Do this: Write out every one of the items below word for word, leaving out the pictures.

--

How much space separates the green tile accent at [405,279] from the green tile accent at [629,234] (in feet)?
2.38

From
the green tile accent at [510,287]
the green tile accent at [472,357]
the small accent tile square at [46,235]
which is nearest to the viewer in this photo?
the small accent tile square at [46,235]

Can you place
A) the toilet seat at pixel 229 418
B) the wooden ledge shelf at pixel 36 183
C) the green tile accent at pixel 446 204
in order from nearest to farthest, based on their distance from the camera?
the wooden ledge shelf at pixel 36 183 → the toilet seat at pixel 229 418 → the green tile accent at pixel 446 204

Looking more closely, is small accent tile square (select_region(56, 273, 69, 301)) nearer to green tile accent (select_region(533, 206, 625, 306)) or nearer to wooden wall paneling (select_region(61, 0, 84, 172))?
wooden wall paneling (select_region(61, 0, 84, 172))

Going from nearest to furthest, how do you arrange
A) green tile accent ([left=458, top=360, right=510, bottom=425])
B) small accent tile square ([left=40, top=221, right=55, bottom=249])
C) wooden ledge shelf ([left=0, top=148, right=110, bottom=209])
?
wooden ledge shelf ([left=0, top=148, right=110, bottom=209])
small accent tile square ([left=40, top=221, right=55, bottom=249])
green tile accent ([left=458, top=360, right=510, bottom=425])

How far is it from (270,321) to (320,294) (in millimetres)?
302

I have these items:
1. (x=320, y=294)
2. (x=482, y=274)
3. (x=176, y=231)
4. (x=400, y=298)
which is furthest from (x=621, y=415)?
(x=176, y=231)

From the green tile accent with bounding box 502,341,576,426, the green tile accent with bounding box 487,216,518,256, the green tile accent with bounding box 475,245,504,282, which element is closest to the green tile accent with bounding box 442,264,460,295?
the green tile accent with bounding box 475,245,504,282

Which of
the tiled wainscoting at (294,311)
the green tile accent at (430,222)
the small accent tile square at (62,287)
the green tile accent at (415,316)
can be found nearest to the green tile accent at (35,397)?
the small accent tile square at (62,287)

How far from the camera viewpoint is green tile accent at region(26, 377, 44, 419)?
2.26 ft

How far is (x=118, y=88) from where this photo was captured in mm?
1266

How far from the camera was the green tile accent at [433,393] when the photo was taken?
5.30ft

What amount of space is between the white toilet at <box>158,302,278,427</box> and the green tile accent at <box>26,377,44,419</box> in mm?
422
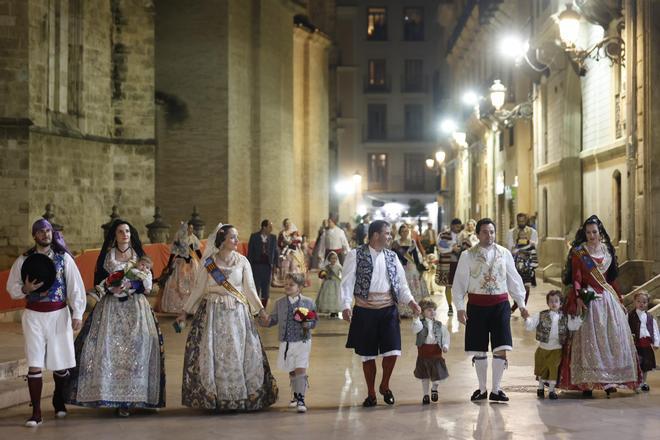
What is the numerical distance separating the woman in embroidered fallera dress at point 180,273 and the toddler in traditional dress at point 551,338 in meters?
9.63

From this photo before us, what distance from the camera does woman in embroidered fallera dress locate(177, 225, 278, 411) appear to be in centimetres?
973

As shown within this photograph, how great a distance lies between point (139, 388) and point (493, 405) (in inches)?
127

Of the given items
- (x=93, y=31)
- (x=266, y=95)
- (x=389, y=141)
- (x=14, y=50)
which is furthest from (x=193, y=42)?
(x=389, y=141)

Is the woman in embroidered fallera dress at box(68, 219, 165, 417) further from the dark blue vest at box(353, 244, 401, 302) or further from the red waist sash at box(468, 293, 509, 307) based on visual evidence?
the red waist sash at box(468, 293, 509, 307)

--

Complete output:
How much space separates the green tile accent at [405,279] from the green tile accent at [629,234] (in feet)?
2.38

From
the green tile accent at [510,287]
the green tile accent at [472,357]
the small accent tile square at [46,235]
which is nearest to the viewer in this photo?
the small accent tile square at [46,235]

Can you place
A) the toilet seat at pixel 229 418
B) the wooden ledge shelf at pixel 36 183
C) the green tile accent at pixel 446 204
in order from nearest to farthest, based on their distance from the camera?
the wooden ledge shelf at pixel 36 183 → the toilet seat at pixel 229 418 → the green tile accent at pixel 446 204

Looking more closely, is small accent tile square (select_region(56, 273, 69, 301)) nearer to green tile accent (select_region(533, 206, 625, 306)) or nearer to wooden wall paneling (select_region(61, 0, 84, 172))?
wooden wall paneling (select_region(61, 0, 84, 172))

Going from nearest to furthest, how do you arrange
A) green tile accent ([left=458, top=360, right=510, bottom=425])
B) small accent tile square ([left=40, top=221, right=55, bottom=249])
C) wooden ledge shelf ([left=0, top=148, right=110, bottom=209])
?
wooden ledge shelf ([left=0, top=148, right=110, bottom=209])
small accent tile square ([left=40, top=221, right=55, bottom=249])
green tile accent ([left=458, top=360, right=510, bottom=425])

How far is it from (270,321) to (320,294) (in millimetres)?
302

I have these items:
1. (x=320, y=294)
2. (x=482, y=274)
3. (x=176, y=231)
4. (x=400, y=298)
which is furthest from (x=621, y=415)?
(x=176, y=231)

From the green tile accent with bounding box 502,341,576,426, the green tile accent with bounding box 487,216,518,256, the green tile accent with bounding box 475,245,504,282, which element is closest to the green tile accent with bounding box 442,264,460,295?
the green tile accent with bounding box 475,245,504,282

Which of
the tiled wainscoting at (294,311)
the green tile accent at (430,222)
the small accent tile square at (62,287)
the green tile accent at (415,316)
can be found nearest to the green tile accent at (35,397)?
the small accent tile square at (62,287)

How far from the camera viewpoint is green tile accent at region(26, 377, 44, 419)?
2.26 ft

How far is (x=118, y=88) from where this photo was captured in mm?
1266

How far from the camera was the green tile accent at [433,393] when the photo was taken?
5.30ft

What amount of space is between the white toilet at <box>158,302,278,427</box> and the green tile accent at <box>26,377,44,419</box> in mm?
422
What is the numerical distance separating the woman in embroidered fallera dress at point 180,273 and the toddler in traditional dress at point 551,338 in meters?
9.63

From this photo before us, what distance from the camera does woman in embroidered fallera dress locate(177, 225, 278, 411) appear to be in centimetres?
973

As shown within this photograph, how great a distance lies between point (139, 388) and point (493, 405) (in inches)?
127

Of the given items
- (x=93, y=31)
- (x=266, y=95)
- (x=389, y=141)
- (x=14, y=50)
which is furthest from (x=193, y=42)?
(x=389, y=141)

Is the woman in embroidered fallera dress at box(68, 219, 165, 417) further from the dark blue vest at box(353, 244, 401, 302) or further from the red waist sash at box(468, 293, 509, 307) based on visual evidence?
the red waist sash at box(468, 293, 509, 307)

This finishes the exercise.